India’s biggest warship enters service
Indian Prime Minister Narendra Modi commissioned the country’s first domestically designed and built aircraft carrier, INS (Indian Naval Ship) Vikrant, on Friday.
He hailed the US$2.5 billion ship as “a manifestation of India’s glorious maritime tradition” and “a vibrant symbol of Indian pride.”
“So far, such aircraft carriers were only made by developed countries. India has taken a step towards being a developed country by being part of the league,” Modi said during the ceremony in the southern state of Kerala.
The new vessel has become the largest warship ever-built by India on its own. The ship is set to operate an air wing consisting of 30 aircraft, including Russian made MiG-29K fighter jets, Ka-31 early warning helicopters, as well as US MH-60R multi-role helicopters. Later on, the vessel is expected to receive prospective homegrown aircraft, currently known as Advanced Light Helicopters (ALH) and Light Combat Aircraft (LCA).

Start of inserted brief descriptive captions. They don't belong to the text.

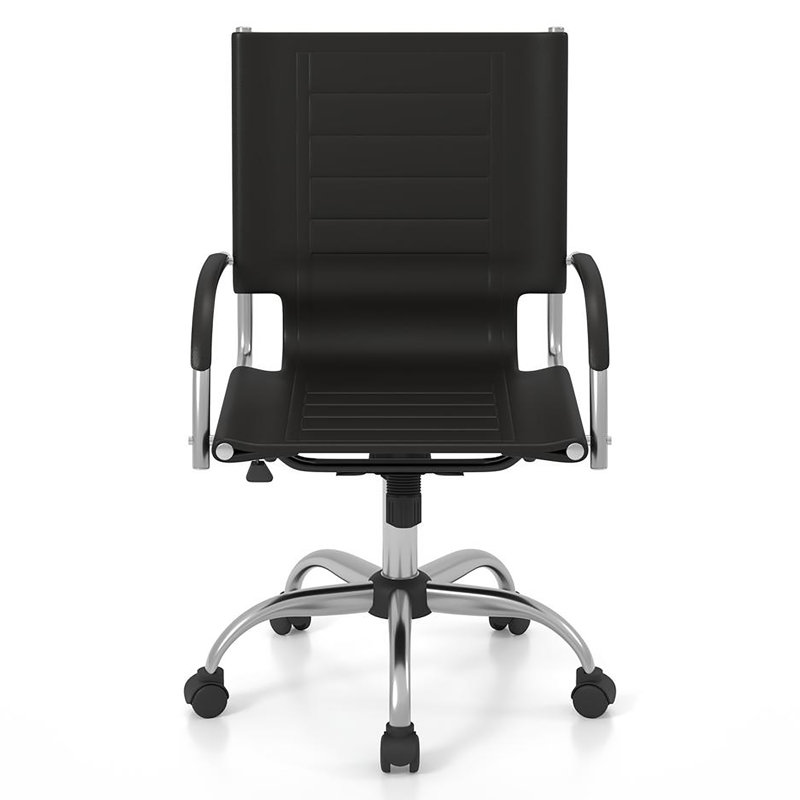 Kimo Conference Chair, Black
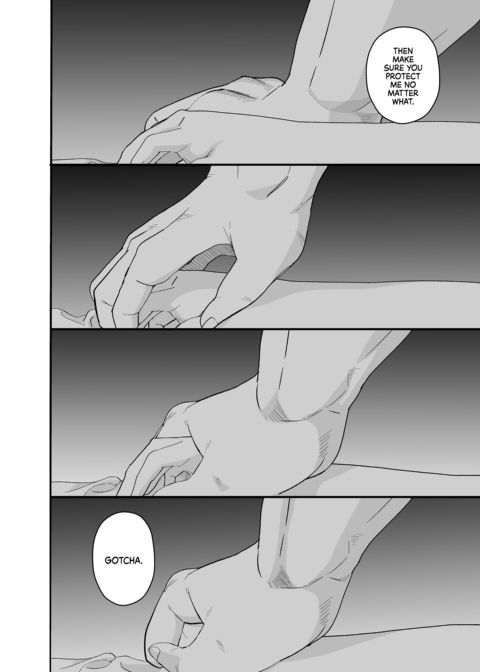 Dick Me Deeply Even Thought You're Hung and Scary 2 Chapter 1 page 75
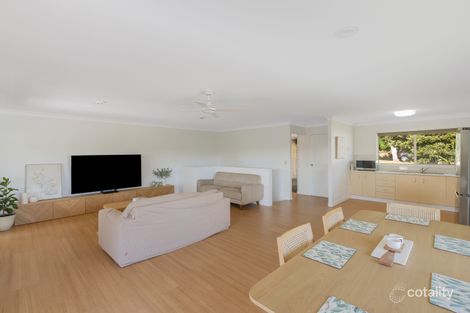 Property photo of 1/70 Warringa Drive Bilambil Heights NSW 2486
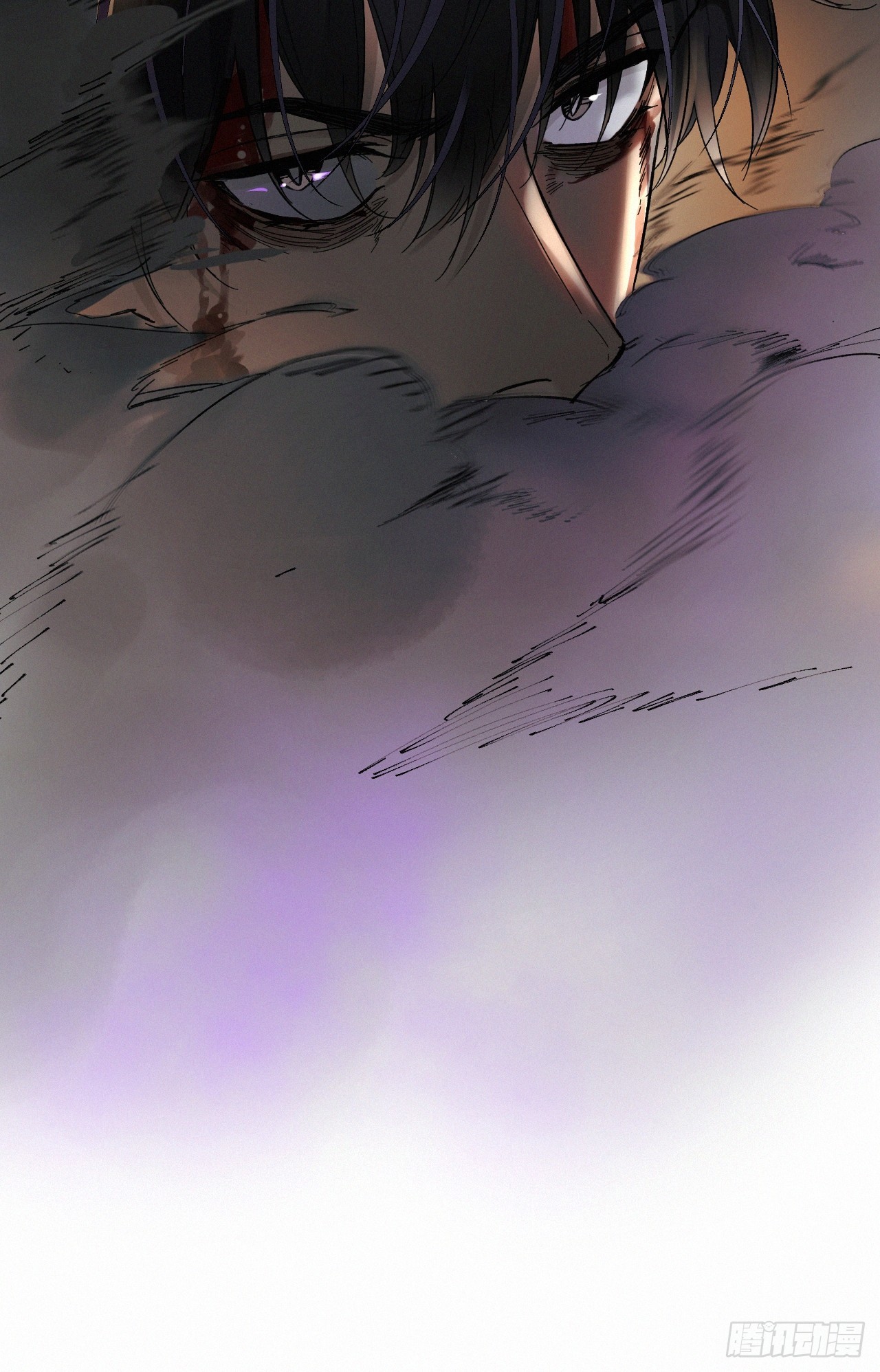 血之药(无可救药)我在追[看漫画,chapter · 0691图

Shaping a Dream Building a NationDesigned by #IndianNavy constructed by @cslcochin, a shining beacon of #AatmaNirbharBharat, #IACVikrant is all set to be commissioned into the #IndianNavy.#INSVikrant#LegendisBack@PMOIndia@DefenceMinIndia@shipmin_india@SpokespersonMoDpic.twitter.com/RVweCActMW— SpokespersonNavy (@indiannavy) September 2, 2022
Modi also unveiled the new Naval Ensign, set to replace the current symbol, carried over from the colonial era and consisting of the St. George’s Cross. The introduction of a new ensign is a “landmark step” which “will further national pride and rid our nation of colonial baggage,” he stated.
The new 262-meter, 43,000-ton warship has become the second aircraft carrier of the type in the Indian Navy’s fleet. Another aircraft carrier currently in use is INS Vikramaditya, originally built as Baku Kiev-class aircraft-carrying cruiser back in the Soviet era.
Laid down back in 2009, INS Vikrant was launched in 2013, known at the time simply as Indigenous Aircraft Carrier 1 (IAC-1). The ship got fully fitted out last year and underwent extensive, nearly year-long sea trials. The vessel has been named after the very first aircraft of the Indian Navy, INS Vikrant, originally laid down as HMS Hercules in Britain.